▶ _WORK TASK_:
Using the data below, restate exactly every line from the one with "Retrato de uma" up to and including the one with "Custom engraved wooden". No picture belongs in it.

▶ _DATA RECORDS_:
——
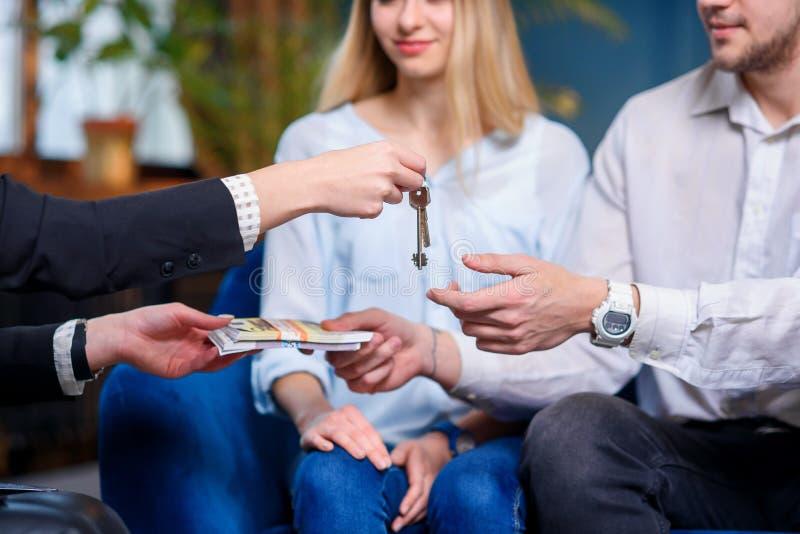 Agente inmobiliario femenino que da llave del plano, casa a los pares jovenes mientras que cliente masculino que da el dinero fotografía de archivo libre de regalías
——
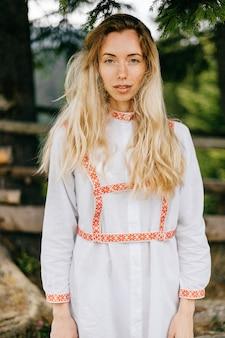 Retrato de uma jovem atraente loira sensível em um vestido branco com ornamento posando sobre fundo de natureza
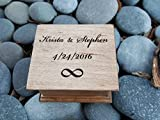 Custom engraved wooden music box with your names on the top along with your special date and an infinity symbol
——
▶ _YOUR RESPONSE_:
 Retrato de uma jovem atraente loira sensível em um vestido branco com ornamento posando sobre fundo de natureza
 Custom engraved wooden music box with your names on the top along with your special date and an infinity symbol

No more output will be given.